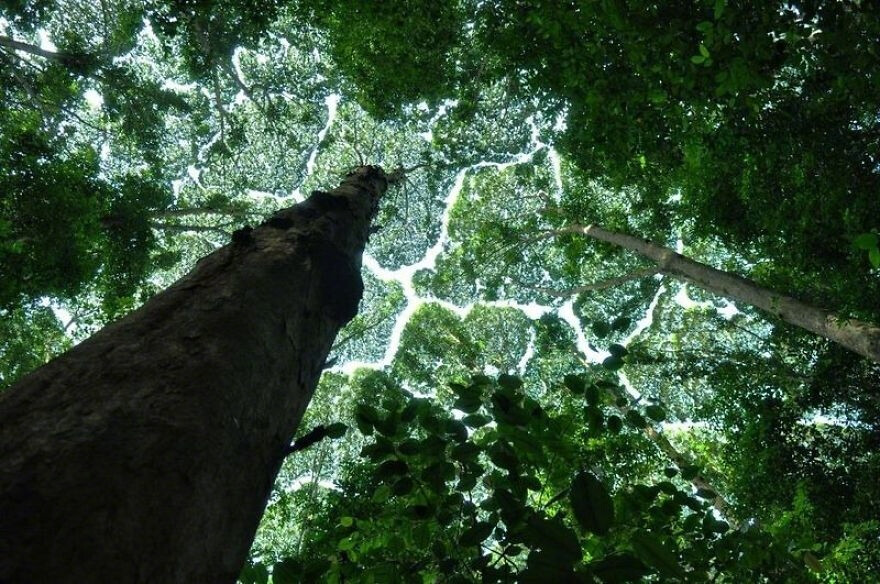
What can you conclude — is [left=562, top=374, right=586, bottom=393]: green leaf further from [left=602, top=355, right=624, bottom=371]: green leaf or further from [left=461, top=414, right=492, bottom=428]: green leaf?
[left=461, top=414, right=492, bottom=428]: green leaf

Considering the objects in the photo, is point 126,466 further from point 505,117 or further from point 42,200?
point 505,117

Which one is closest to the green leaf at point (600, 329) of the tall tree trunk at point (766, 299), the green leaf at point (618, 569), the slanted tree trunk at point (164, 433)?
the green leaf at point (618, 569)

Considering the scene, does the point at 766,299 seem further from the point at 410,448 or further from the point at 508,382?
the point at 410,448

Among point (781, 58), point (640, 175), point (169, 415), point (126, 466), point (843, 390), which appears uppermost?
point (640, 175)

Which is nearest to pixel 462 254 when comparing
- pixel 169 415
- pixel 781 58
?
pixel 781 58

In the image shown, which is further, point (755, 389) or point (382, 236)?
point (382, 236)

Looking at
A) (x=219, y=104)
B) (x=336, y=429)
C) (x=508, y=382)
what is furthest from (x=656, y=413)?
(x=219, y=104)

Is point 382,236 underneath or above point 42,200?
above
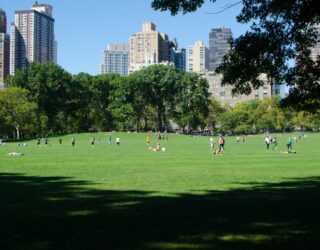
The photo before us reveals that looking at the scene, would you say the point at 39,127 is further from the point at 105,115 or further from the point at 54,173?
the point at 54,173

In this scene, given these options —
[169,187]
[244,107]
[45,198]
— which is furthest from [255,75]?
[244,107]

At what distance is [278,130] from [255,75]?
152422mm

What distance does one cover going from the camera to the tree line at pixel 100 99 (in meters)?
112

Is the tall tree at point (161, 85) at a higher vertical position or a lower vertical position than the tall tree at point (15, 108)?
higher

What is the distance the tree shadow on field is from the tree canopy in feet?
11.5

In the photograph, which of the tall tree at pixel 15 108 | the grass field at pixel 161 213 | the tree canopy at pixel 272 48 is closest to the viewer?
the grass field at pixel 161 213

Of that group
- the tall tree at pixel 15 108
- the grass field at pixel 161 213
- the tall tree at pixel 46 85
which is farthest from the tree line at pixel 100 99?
the grass field at pixel 161 213

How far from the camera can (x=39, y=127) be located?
113375 millimetres

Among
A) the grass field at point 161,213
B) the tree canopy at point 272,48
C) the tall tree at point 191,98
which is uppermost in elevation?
the tall tree at point 191,98

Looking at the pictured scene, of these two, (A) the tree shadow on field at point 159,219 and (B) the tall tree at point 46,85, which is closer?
(A) the tree shadow on field at point 159,219

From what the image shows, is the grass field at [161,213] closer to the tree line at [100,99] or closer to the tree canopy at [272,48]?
the tree canopy at [272,48]

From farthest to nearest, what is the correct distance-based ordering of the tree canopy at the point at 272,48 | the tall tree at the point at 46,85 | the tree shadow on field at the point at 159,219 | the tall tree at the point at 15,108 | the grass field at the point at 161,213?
1. the tall tree at the point at 46,85
2. the tall tree at the point at 15,108
3. the tree canopy at the point at 272,48
4. the grass field at the point at 161,213
5. the tree shadow on field at the point at 159,219

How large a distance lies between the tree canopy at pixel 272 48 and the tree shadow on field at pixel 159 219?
349 cm

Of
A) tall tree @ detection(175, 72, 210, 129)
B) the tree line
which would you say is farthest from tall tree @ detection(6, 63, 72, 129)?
tall tree @ detection(175, 72, 210, 129)
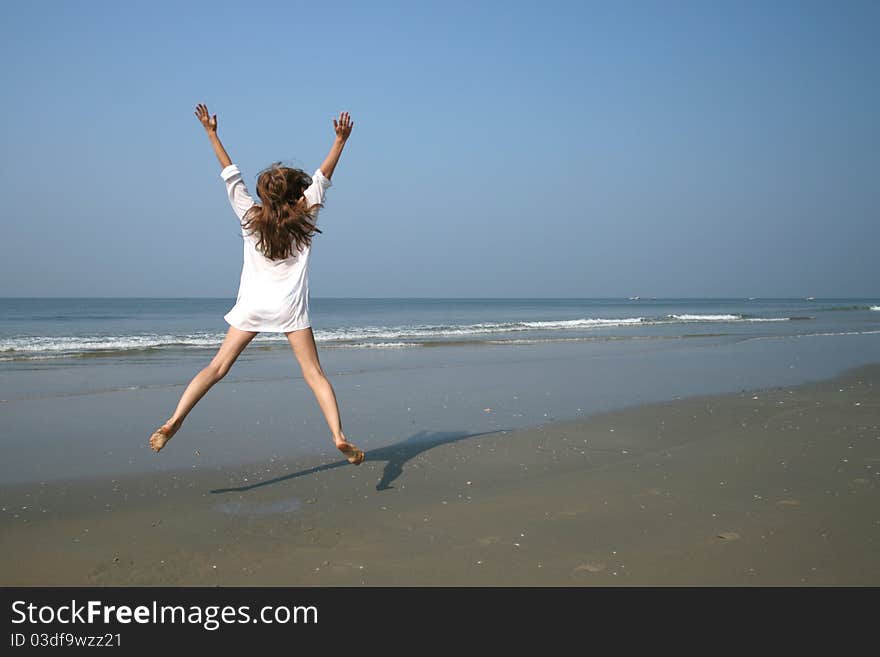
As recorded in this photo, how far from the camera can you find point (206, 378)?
4449mm

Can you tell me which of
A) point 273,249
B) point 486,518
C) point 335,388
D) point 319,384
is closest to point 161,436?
point 319,384

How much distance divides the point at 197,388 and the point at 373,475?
1.43m

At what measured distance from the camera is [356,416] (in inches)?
303

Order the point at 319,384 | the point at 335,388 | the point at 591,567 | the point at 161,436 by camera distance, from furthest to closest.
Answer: the point at 335,388 < the point at 319,384 < the point at 161,436 < the point at 591,567

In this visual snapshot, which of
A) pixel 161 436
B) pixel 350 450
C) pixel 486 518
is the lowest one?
pixel 486 518

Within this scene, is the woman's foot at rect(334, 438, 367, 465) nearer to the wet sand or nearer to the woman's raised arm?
the wet sand

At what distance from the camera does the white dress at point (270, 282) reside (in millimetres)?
4211

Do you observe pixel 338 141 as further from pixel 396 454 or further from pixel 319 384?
pixel 396 454

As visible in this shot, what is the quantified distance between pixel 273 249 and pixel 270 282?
0.22 meters

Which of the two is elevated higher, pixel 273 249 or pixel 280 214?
pixel 280 214

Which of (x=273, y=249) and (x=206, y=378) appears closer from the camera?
(x=273, y=249)

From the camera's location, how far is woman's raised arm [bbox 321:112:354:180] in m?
4.30

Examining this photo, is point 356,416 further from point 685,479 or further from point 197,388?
point 685,479
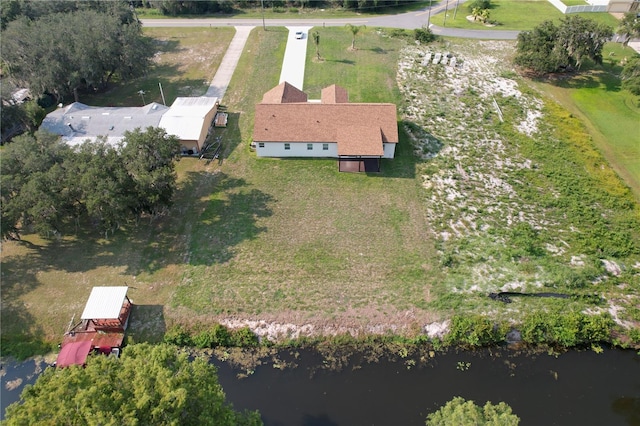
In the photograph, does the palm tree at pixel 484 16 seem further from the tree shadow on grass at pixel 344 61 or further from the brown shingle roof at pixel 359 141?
the brown shingle roof at pixel 359 141

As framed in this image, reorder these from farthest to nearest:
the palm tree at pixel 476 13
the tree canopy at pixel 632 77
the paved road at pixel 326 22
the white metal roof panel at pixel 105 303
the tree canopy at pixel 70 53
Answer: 1. the palm tree at pixel 476 13
2. the paved road at pixel 326 22
3. the tree canopy at pixel 632 77
4. the tree canopy at pixel 70 53
5. the white metal roof panel at pixel 105 303

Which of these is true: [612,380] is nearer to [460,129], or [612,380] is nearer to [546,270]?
[546,270]

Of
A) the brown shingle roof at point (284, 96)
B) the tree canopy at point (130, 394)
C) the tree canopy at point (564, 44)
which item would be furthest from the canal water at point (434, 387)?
the tree canopy at point (564, 44)

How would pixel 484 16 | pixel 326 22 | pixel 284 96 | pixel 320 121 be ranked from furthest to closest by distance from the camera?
pixel 326 22
pixel 484 16
pixel 284 96
pixel 320 121

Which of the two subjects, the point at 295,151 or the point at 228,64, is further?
the point at 228,64

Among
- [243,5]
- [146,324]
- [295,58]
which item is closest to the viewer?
[146,324]

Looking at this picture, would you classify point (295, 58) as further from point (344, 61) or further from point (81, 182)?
point (81, 182)

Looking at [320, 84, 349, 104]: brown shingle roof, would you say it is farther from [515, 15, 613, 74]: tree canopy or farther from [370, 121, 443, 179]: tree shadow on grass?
[515, 15, 613, 74]: tree canopy

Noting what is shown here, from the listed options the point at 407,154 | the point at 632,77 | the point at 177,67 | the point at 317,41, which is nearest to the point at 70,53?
the point at 177,67
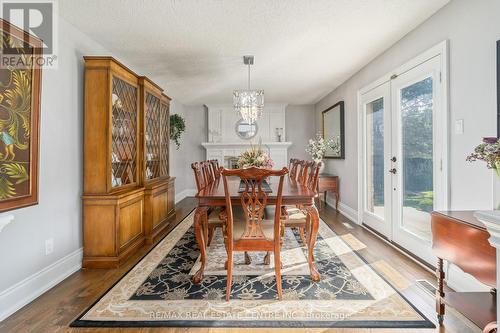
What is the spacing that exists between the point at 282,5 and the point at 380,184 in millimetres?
2709

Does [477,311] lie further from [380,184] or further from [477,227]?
[380,184]

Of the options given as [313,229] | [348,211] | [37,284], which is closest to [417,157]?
[313,229]

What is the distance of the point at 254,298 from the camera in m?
2.12

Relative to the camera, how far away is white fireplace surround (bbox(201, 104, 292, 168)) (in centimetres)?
708

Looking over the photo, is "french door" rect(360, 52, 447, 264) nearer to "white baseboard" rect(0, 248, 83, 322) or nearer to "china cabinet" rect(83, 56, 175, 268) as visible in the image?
"china cabinet" rect(83, 56, 175, 268)

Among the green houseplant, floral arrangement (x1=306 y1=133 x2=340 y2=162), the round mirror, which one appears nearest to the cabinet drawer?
the green houseplant

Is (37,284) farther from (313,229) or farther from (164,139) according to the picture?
(164,139)

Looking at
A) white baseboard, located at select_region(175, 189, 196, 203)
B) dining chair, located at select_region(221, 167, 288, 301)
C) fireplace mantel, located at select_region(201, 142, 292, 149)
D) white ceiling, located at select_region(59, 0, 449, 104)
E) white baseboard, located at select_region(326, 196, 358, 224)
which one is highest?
white ceiling, located at select_region(59, 0, 449, 104)

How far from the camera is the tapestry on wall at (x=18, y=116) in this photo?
1.87 m

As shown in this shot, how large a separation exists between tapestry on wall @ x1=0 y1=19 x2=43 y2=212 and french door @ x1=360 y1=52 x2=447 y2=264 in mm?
3570

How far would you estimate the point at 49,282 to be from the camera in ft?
7.66

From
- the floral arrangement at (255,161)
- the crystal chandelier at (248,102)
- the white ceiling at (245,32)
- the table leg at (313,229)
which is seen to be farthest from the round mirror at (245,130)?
the table leg at (313,229)

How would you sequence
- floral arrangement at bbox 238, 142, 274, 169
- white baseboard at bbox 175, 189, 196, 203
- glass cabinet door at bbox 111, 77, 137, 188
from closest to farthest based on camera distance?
glass cabinet door at bbox 111, 77, 137, 188, floral arrangement at bbox 238, 142, 274, 169, white baseboard at bbox 175, 189, 196, 203

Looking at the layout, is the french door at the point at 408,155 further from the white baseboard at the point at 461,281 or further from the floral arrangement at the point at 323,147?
the floral arrangement at the point at 323,147
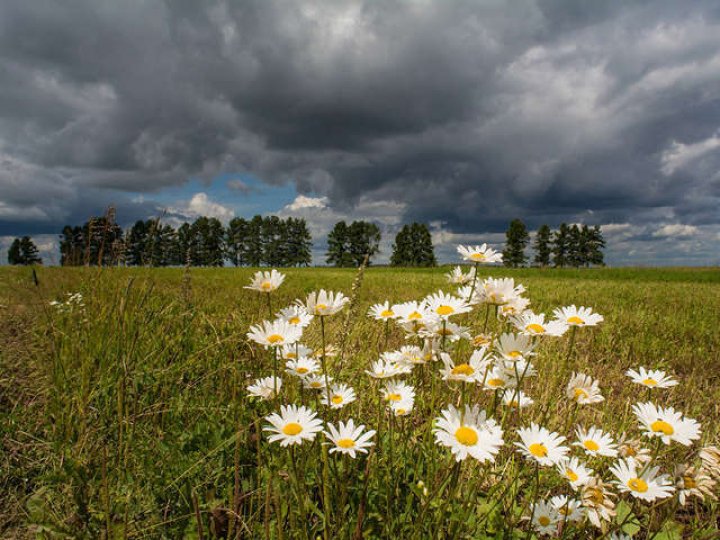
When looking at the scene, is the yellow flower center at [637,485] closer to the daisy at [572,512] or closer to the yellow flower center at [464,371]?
the daisy at [572,512]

▶ _Problem to solve_
Reproduce verbatim the lines from the one containing "How would you sequence" through the end of the lines, including both ends, and omit the pictures.

▶ _Full answer_
How would you sequence
- floral arrangement at bbox 238, 142, 274, 169
- white baseboard at bbox 175, 189, 196, 203
- glass cabinet door at bbox 111, 77, 137, 188
from closest to farthest based on camera distance?
glass cabinet door at bbox 111, 77, 137, 188, floral arrangement at bbox 238, 142, 274, 169, white baseboard at bbox 175, 189, 196, 203

Looking at the layout, is the french door at the point at 408,155 further from the white baseboard at the point at 461,281 or further from the floral arrangement at the point at 323,147?
the floral arrangement at the point at 323,147
When looking at the scene, is the yellow flower center at [637,485] closer to the daisy at [572,512] or closer to the yellow flower center at [464,371]?
the daisy at [572,512]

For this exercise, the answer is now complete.